Been quite a while since the last post. Well, I've been busy. Among other things I've been working on a Spider for my new company. After a rather long process, I've landed on a threaded controller/producer design. Threads with python can be a hassle, but it's definitively easier than async operations.
The Spider implements a threaded XMLRPC server in addition to the controller/producer threads. Running with 15 threads I've managed to make 13.970 HTTP request pr. hour. The operation is quite simple. The XMLRPC server receives an URL which is added to a queue.
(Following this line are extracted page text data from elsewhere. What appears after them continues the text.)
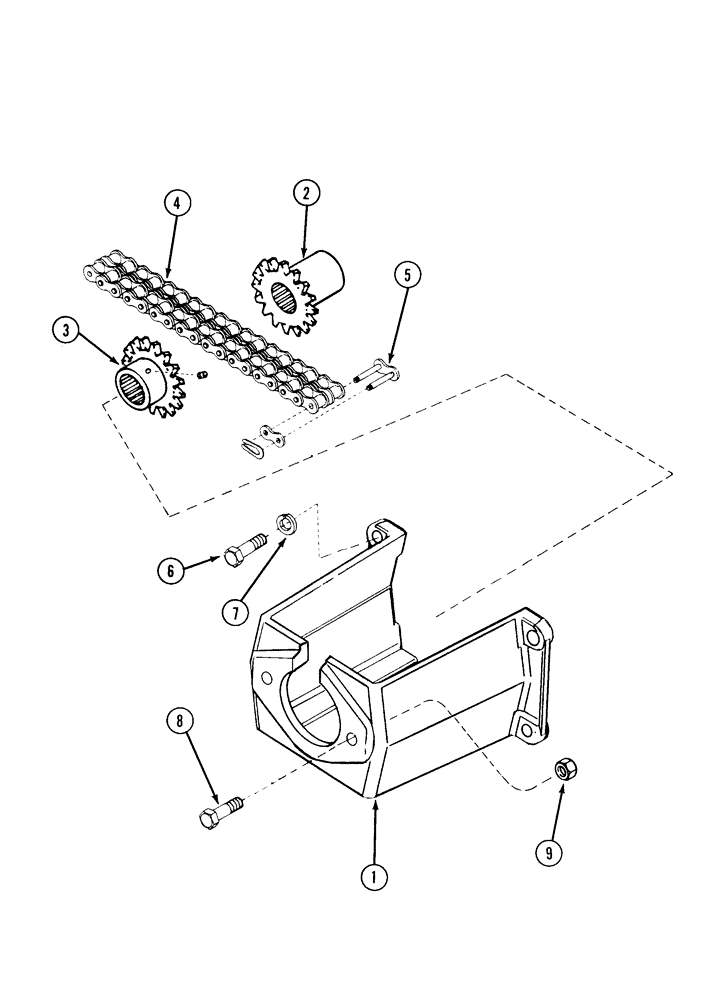 4
2
5
3
6
7
8
9
1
The queue is read by an controller who pop's the item and inserts it into the producer queue. The controller then updates, via XMLRPC, the caller with status 0 if all threads are busy or 1 if there are threads available. The producer queue is read by the thread pool. Each thread downloads the URL and feeds it through a HTML parser. The parser dissolves frames and collects .js and .ccs links. The resulting data is then added to a mysql database.
As mentioned, 13.970 unique URL's were processed on a single CPU AMD XP1800+ running Fedora Core 1 with Python2.3.3. I think it's quite impressive. Of course, what delights me the most is that my Spider replaced a Java based Spider. The Python Spider, being amazingly faster, using a heck of a lot less CPU, not to mention memory, simply squished the competition.
Now, my only concern is scalability. Hardware is cheap, but dual processors is even cheaper. With the GIL, dual may prove difficult. I guess I could spawn a child Spider when all 15 threads are occupied. It may, or may not, use the second processor. In theory it should, but I've got no way of knowing until I can have a test run on a dual machine.
In other news - Arsenal meets ManUnited in the FA cup semi. Arsenal tops the Premier League 9 points ahead of Chelsea (thank you ManCity!!). Arsenal is also well on their way to meet Real Madrid in the Champions League semi. Now there's an interesting match...